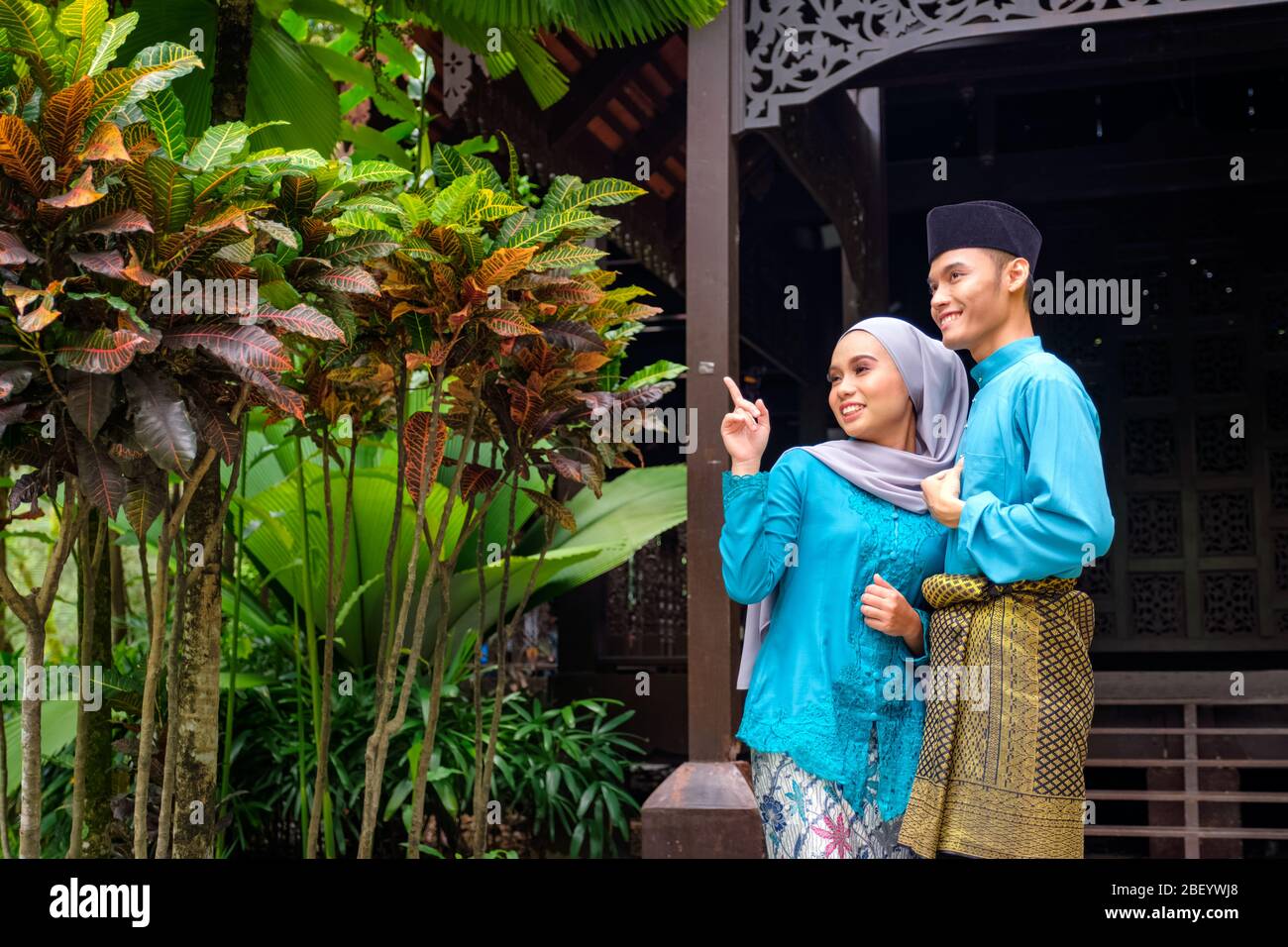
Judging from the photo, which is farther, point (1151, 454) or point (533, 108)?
point (1151, 454)

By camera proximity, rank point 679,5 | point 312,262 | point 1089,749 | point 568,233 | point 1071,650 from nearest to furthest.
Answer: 1. point 1071,650
2. point 312,262
3. point 568,233
4. point 679,5
5. point 1089,749

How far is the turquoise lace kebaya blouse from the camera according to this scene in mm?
2447

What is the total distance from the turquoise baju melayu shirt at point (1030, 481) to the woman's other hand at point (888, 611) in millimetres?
117

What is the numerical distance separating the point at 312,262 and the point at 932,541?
1604mm

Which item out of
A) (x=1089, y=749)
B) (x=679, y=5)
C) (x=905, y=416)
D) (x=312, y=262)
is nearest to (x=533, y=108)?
(x=679, y=5)

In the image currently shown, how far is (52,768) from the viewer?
5.40 metres

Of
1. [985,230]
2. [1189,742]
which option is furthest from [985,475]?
[1189,742]

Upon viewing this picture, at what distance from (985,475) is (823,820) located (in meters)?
0.73

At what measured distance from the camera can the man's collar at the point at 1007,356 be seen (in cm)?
250

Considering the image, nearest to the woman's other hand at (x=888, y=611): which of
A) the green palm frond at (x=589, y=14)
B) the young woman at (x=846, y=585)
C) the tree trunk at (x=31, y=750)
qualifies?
the young woman at (x=846, y=585)

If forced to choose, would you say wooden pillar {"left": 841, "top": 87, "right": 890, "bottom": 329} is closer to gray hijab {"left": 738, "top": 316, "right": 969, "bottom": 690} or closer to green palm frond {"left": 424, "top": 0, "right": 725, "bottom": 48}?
green palm frond {"left": 424, "top": 0, "right": 725, "bottom": 48}

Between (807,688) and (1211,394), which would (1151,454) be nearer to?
(1211,394)

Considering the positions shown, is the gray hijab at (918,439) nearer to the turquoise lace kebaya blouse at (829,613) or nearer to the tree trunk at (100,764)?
the turquoise lace kebaya blouse at (829,613)
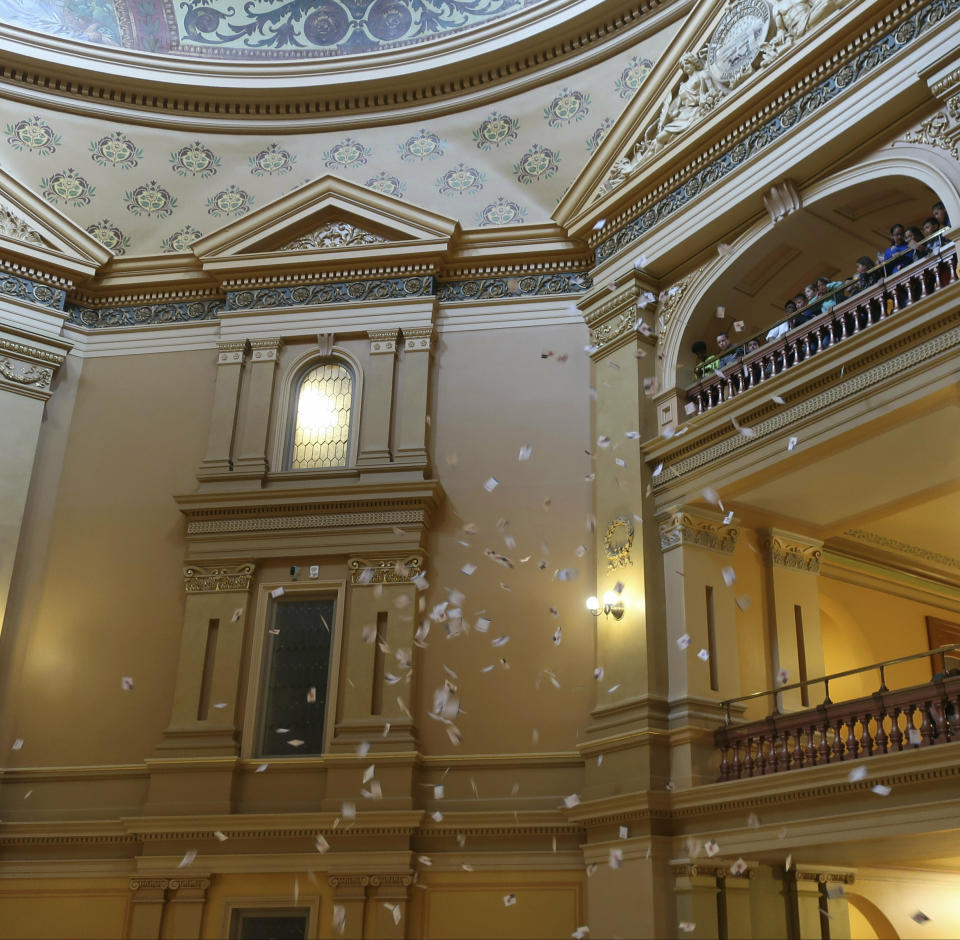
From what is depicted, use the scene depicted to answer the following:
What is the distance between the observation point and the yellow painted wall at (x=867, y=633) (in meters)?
14.9

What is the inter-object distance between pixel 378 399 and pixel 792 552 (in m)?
5.50

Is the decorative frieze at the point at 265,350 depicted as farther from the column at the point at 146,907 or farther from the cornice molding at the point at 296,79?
the column at the point at 146,907

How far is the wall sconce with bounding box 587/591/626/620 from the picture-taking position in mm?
12734

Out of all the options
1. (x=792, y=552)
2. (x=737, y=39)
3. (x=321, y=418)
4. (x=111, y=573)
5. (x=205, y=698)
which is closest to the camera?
(x=737, y=39)

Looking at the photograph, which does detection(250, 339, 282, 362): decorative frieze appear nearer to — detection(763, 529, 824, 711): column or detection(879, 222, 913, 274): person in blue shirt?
detection(763, 529, 824, 711): column

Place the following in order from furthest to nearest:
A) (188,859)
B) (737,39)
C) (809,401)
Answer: (737,39) → (188,859) → (809,401)

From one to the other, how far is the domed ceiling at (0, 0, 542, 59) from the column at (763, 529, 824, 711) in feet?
30.3

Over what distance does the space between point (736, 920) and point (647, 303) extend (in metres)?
6.97

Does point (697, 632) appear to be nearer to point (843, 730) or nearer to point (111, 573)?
point (843, 730)

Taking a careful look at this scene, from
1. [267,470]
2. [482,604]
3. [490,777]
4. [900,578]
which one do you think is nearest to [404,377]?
[267,470]

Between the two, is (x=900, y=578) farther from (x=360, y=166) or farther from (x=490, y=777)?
(x=360, y=166)

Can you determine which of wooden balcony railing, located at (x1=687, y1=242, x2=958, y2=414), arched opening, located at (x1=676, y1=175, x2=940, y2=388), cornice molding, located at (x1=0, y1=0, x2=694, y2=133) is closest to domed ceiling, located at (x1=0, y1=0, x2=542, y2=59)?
cornice molding, located at (x1=0, y1=0, x2=694, y2=133)

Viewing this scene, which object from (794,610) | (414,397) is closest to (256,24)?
(414,397)

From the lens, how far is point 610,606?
42.2 feet
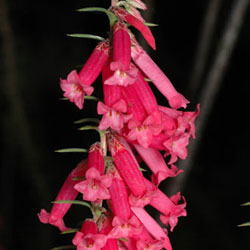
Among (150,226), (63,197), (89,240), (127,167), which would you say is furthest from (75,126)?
(89,240)

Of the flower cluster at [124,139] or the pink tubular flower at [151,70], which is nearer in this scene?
the flower cluster at [124,139]

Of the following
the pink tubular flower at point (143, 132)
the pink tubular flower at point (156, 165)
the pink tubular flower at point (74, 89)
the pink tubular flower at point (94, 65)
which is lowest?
the pink tubular flower at point (156, 165)

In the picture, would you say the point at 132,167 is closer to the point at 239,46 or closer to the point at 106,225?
the point at 106,225

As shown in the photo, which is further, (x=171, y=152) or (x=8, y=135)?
(x=8, y=135)

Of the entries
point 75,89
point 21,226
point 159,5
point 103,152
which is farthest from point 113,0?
point 159,5

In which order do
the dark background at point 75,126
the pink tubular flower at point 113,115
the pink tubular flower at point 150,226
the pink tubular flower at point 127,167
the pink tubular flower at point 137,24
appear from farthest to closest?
the dark background at point 75,126 → the pink tubular flower at point 150,226 → the pink tubular flower at point 127,167 → the pink tubular flower at point 137,24 → the pink tubular flower at point 113,115

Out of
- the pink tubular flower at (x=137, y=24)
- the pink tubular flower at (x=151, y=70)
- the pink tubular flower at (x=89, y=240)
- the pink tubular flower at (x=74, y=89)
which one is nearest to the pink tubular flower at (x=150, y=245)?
the pink tubular flower at (x=89, y=240)

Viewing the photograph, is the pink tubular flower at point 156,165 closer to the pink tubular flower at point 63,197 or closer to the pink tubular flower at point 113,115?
the pink tubular flower at point 63,197

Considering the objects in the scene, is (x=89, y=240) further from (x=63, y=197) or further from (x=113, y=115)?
(x=113, y=115)
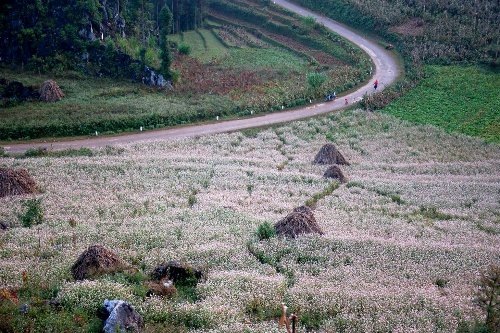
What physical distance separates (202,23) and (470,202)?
7414 cm

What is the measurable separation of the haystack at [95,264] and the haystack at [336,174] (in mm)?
23816

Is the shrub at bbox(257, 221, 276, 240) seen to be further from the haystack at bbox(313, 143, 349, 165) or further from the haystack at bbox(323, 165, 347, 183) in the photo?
the haystack at bbox(313, 143, 349, 165)

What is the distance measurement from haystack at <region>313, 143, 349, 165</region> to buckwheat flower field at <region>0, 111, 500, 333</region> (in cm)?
108

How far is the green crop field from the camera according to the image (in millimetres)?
61375

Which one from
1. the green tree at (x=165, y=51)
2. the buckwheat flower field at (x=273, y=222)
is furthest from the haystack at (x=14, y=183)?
the green tree at (x=165, y=51)

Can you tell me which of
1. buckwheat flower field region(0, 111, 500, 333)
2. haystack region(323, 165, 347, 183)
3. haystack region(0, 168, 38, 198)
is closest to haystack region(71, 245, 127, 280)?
buckwheat flower field region(0, 111, 500, 333)

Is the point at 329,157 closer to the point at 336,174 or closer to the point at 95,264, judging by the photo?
the point at 336,174

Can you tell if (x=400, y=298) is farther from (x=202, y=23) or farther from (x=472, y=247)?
(x=202, y=23)

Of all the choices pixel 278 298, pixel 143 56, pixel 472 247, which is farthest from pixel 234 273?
pixel 143 56

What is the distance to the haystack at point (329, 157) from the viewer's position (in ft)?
162

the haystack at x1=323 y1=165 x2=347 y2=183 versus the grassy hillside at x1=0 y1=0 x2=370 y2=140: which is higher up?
the grassy hillside at x1=0 y1=0 x2=370 y2=140

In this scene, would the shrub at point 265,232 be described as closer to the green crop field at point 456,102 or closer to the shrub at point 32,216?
the shrub at point 32,216

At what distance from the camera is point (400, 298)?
2208 cm

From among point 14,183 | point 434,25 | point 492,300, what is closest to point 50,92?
point 14,183
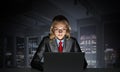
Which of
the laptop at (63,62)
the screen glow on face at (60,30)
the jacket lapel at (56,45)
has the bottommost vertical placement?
the laptop at (63,62)

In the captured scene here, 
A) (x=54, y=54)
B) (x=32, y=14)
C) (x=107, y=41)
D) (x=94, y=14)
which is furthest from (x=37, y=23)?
(x=54, y=54)

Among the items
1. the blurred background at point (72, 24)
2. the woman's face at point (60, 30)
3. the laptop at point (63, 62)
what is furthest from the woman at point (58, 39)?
the blurred background at point (72, 24)

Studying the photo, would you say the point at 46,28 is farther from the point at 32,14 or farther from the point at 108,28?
the point at 108,28

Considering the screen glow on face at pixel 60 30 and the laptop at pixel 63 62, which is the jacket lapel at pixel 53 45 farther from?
the laptop at pixel 63 62

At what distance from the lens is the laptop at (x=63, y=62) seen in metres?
1.25

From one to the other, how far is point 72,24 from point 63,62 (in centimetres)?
291

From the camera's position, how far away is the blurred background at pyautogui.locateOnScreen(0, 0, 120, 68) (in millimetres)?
4203

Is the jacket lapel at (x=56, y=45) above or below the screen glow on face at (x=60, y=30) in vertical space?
below

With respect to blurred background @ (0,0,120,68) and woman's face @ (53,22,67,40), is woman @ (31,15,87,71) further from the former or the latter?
blurred background @ (0,0,120,68)

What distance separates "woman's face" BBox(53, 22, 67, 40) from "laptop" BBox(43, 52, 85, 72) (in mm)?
680

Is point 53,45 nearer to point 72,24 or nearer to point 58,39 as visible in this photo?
point 58,39

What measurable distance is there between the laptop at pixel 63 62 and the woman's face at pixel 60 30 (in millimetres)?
680

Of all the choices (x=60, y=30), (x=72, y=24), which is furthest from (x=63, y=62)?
(x=72, y=24)

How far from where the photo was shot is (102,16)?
4281mm
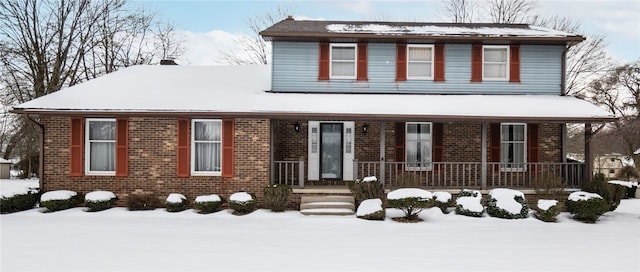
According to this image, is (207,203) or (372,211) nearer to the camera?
(372,211)

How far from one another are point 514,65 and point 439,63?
2475mm

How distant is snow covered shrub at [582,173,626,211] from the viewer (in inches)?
462

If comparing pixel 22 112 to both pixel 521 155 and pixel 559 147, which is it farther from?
pixel 559 147

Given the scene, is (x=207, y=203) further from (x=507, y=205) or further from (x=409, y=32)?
(x=409, y=32)

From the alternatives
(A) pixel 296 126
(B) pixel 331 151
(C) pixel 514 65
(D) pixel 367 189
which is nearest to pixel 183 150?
(A) pixel 296 126

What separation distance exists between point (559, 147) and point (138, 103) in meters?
13.4

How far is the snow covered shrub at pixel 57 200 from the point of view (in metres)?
11.5

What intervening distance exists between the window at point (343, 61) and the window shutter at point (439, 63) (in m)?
2.69

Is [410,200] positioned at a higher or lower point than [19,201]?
higher

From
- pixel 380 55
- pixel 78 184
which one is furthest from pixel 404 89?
pixel 78 184

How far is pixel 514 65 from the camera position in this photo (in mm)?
13922

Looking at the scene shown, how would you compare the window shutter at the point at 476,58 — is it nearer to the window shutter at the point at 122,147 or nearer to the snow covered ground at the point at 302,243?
the snow covered ground at the point at 302,243

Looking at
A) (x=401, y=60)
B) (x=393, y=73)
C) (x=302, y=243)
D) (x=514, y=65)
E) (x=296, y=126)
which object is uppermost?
(x=401, y=60)

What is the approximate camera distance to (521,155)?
14039mm
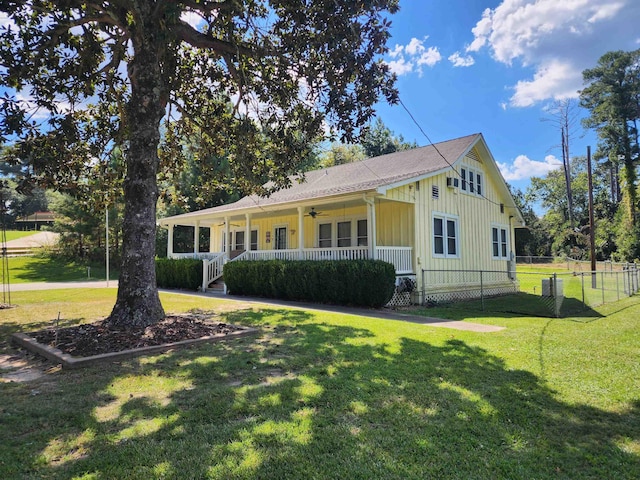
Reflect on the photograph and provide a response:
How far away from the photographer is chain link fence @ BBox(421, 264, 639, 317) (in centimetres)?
1109

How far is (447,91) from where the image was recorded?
16.7m

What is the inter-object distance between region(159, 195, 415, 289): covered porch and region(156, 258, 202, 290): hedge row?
527 mm

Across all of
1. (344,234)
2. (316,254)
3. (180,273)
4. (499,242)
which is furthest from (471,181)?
(180,273)

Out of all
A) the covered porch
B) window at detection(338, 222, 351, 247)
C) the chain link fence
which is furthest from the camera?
window at detection(338, 222, 351, 247)

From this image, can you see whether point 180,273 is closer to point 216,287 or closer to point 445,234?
point 216,287

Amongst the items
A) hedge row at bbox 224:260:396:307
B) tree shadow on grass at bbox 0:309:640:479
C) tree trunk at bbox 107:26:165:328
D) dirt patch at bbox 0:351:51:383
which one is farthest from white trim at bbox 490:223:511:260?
dirt patch at bbox 0:351:51:383

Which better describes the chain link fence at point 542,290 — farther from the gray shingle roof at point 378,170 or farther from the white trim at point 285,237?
the white trim at point 285,237

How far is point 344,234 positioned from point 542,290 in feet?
24.4

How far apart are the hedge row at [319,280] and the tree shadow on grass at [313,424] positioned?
19.2 ft

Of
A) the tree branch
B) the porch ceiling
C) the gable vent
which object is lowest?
the porch ceiling

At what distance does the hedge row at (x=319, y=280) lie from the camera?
11.2m

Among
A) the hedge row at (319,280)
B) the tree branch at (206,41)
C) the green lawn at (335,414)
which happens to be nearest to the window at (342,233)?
the hedge row at (319,280)

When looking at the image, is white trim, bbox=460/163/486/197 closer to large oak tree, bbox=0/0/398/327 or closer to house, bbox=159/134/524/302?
house, bbox=159/134/524/302

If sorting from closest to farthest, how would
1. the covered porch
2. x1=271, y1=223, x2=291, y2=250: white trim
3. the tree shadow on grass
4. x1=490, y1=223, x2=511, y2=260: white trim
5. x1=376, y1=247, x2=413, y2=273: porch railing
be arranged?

= = =

Write out only the final block of lines, starting at the line with "Across all of" and running to the end of the material.

Correct response:
Across all of
1. (344,234)
2. (316,254)
3. (180,273)
4. (499,242)
which is furthest from (471,181)?
(180,273)

Out of all
A) the covered porch
B) window at detection(338, 222, 351, 247)
C) the chain link fence
which is furthest from the camera?
window at detection(338, 222, 351, 247)

From this image, can you see whether point 180,273 is closer to point 216,287 or closer to point 445,234?
point 216,287

Amongst the items
A) hedge row at bbox 224:260:396:307
B) tree shadow on grass at bbox 0:309:640:479
C) tree trunk at bbox 107:26:165:328
D) dirt patch at bbox 0:351:51:383
which one is farthest from white trim at bbox 490:223:511:260?
dirt patch at bbox 0:351:51:383

Which better describes the chain link fence at point 542,290 — farther from the gray shingle roof at point 378,170 or farther from the white trim at point 285,237?
the white trim at point 285,237

How far is point 344,234 positioned from point 542,290 in feet?
24.4

How far apart are the hedge row at [319,280] and the tree shadow on grass at [313,424] positioned?
19.2 ft

Of
A) the tree branch
B) the porch ceiling
C) the gable vent
which object is lowest?
the porch ceiling

At what distance does the hedge row at (x=319, y=280) lie from the camera?
11.2m

Among
A) the hedge row at (319,280)
B) the tree branch at (206,41)
C) the green lawn at (335,414)
which happens to be nearest to the window at (342,233)?
the hedge row at (319,280)

When looking at the image, is white trim, bbox=460/163/486/197 closer to large oak tree, bbox=0/0/398/327 or closer to house, bbox=159/134/524/302?
house, bbox=159/134/524/302

If sorting from closest to farthest, how would
1. the covered porch
2. x1=271, y1=223, x2=291, y2=250: white trim
3. the tree shadow on grass
4. x1=490, y1=223, x2=511, y2=260: white trim
5. x1=376, y1=247, x2=413, y2=273: porch railing
be arranged?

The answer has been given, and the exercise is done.